Journal of Obesity (Jan 2022)
Can Obesity Prevalence Explain COVID-19 Indicators (Cases, Mortality, and Recovery)? A Comparative Study in OECD Countries
Abstract
SARS-CoV-2 virus disease (COVID-19) is declared a global pandemic with multiple risk factors. Obesity is considered by several researchers as one of the serious risk factors for SARS-CoV-2 virus complications based on recent empirical studies. Yet, other scholars argue in favor of the existence of an obesity survival paradox and criticize the former group of studies on the grounds that they lack controls for race, socioeconomic status, or quality of care. The objective of the current study is to analyze the potential relationships between different SARS-CoV-2 virus indicators and obesity on a country-wide level based on an OECD report.
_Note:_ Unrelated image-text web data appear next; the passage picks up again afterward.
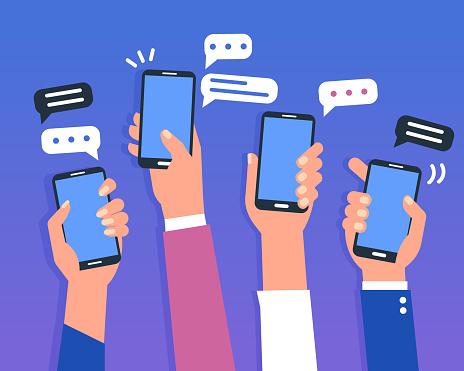 Smartphones-vektorgrafik och fler bilder på Använda telefon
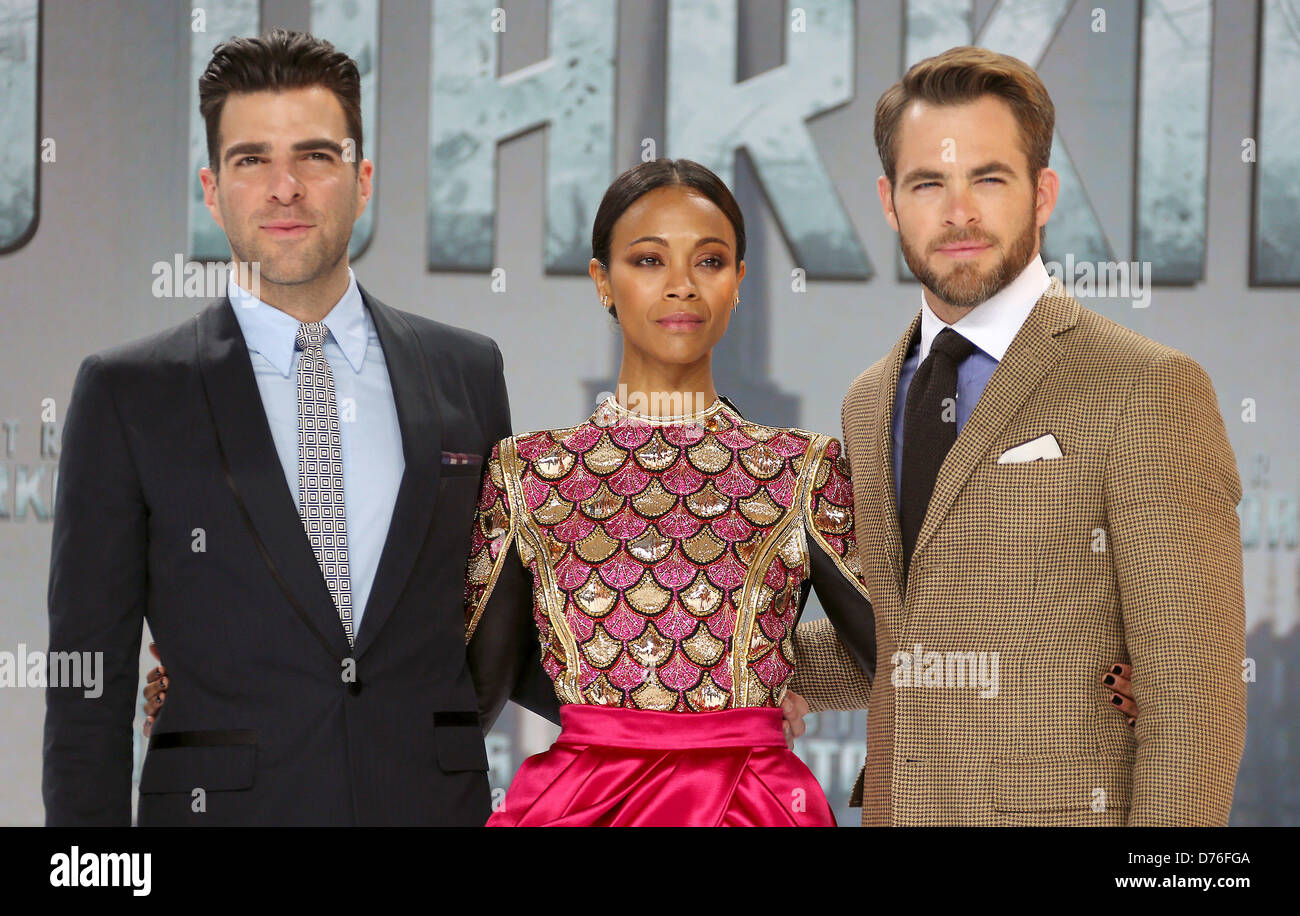 Berlin, Germany, 29 April 2013. Actors Zachary Quinto (L), Zoe Saldana and Chris Pine pose for the press prior to - Stock Image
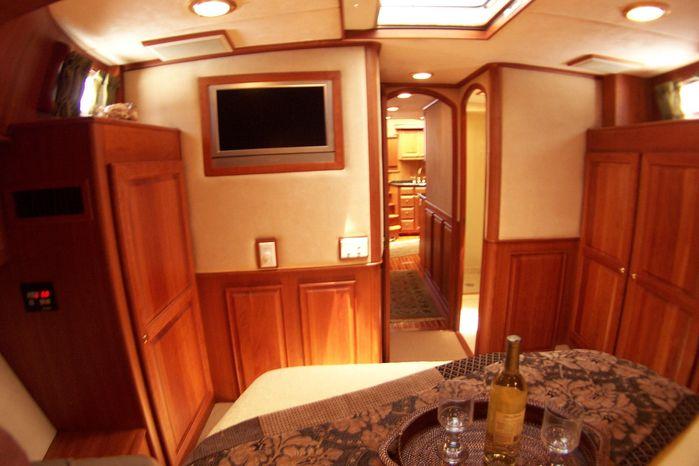 2004 Legacy Yachts Flybridge Sedan Purchase Rhode Island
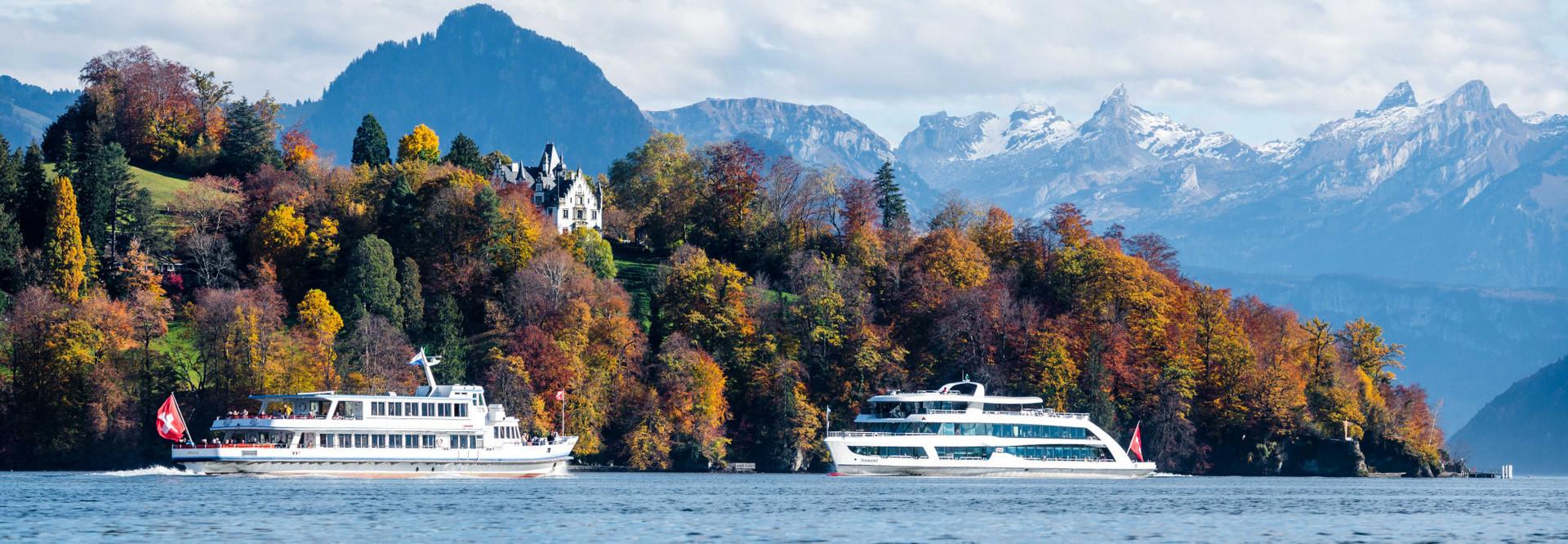 Zwei Motorschiffe kreuzen sich vor dem Meggenhorn - im Hintergrund sind die Berge sowie die schöne Herbststimmung zu sehen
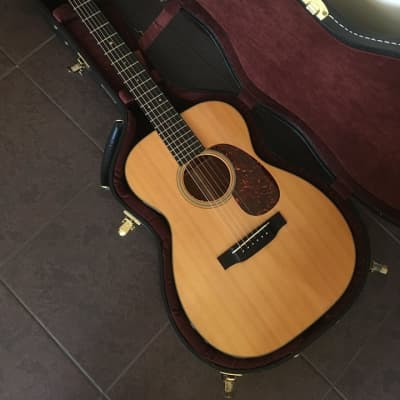 Martin 00-18V with OHSC and L.R.Baggs Element pickup for sale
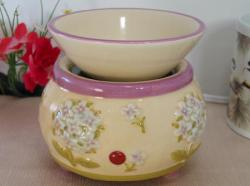 Little White Flowers Tart Warmer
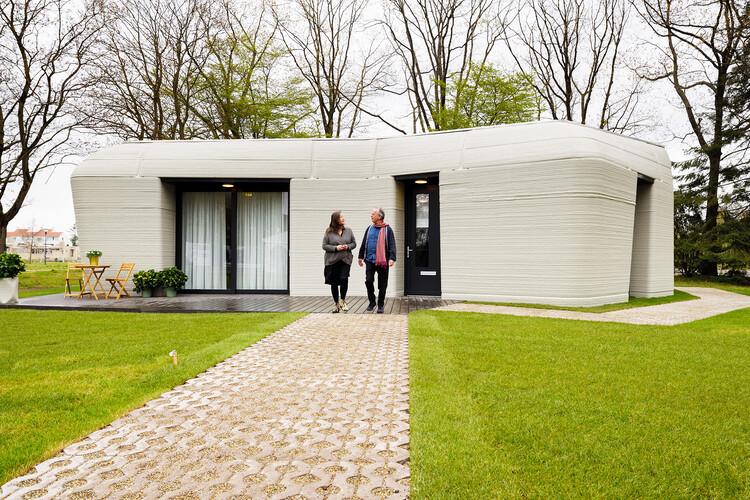 O futuro é agora: casas impressas em 3D começam a ser habitadas na Holanda, © Bart van Overbeeke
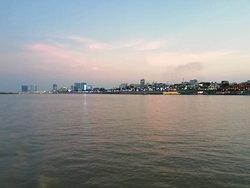 Phnom Penh Urban Adventures
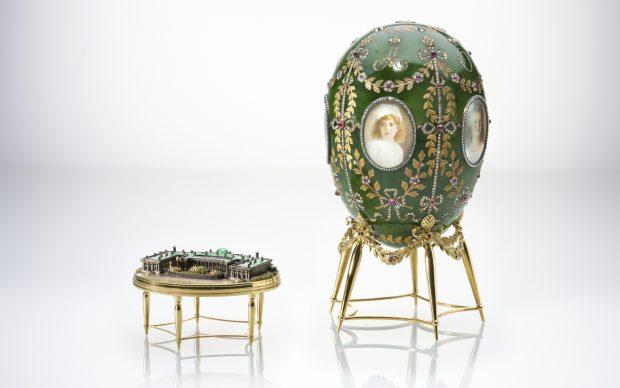 The Alexander Palace Egg,Fabergé. Chief Workmaster Henrik Wigström (1862-1923), gold, silver, enamel, diamonds, rubies, nephrite, rock crystal, glass, wood , velvet, bone, 1908 © The Moscow Kremlin Museums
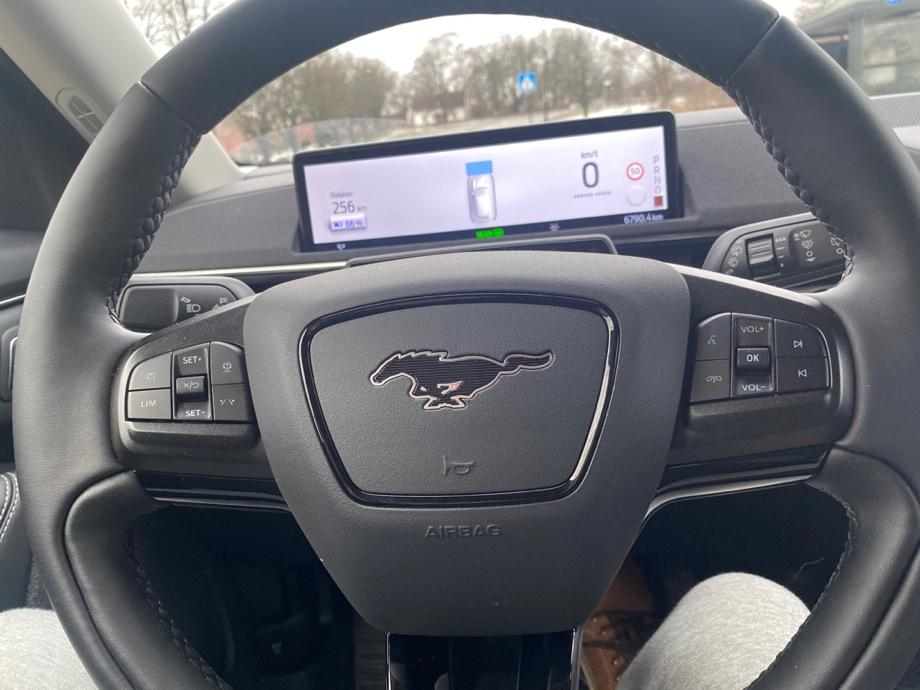 Et bilde som inneholder bil, kontrollpanel, girkasse, transport  Automatisk generert beskrivelse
In an attempt to test the counterintuitive possibility of an obesity survival paradox, the proposed empirical model relaxes the assumption of monotonic change by applying the quadratic design and testing which one of the two competing models (i.e., quadratic or linear) better fits the data. Findings suggest more complex relationships between SARS-CoV-2 virus indices and obesity rates than previously thought. Consequently, ethical guidelines referring to priority in intubation and intensive care treatments—published by the Israeli Ministry of Health in April 2020—should account for these complex relationships between obesity and SARS-CoV-2 virus. Indeed, there is a linear increase in mortality rate from SARS-CoV-2 virus with an elevated prevalence of obesity. Yet, other indicators, such as the number of infected per 10,00,000 persons, rates of severe SARS-CoV-2 virus cases, rates of recovered SARS-CoV-2 virus patients, and SARS-CoV-2 virus, as the cause of death exhibit quadratic, rather than linear, patterns. The reasons for these nonlinear patterns might be explained by several conditions such as increased metabolic reserves, more aggressive treatment, other non-SARS-CoV-2 virus complications for obese persons, and unidentified factors that should be examined in future research.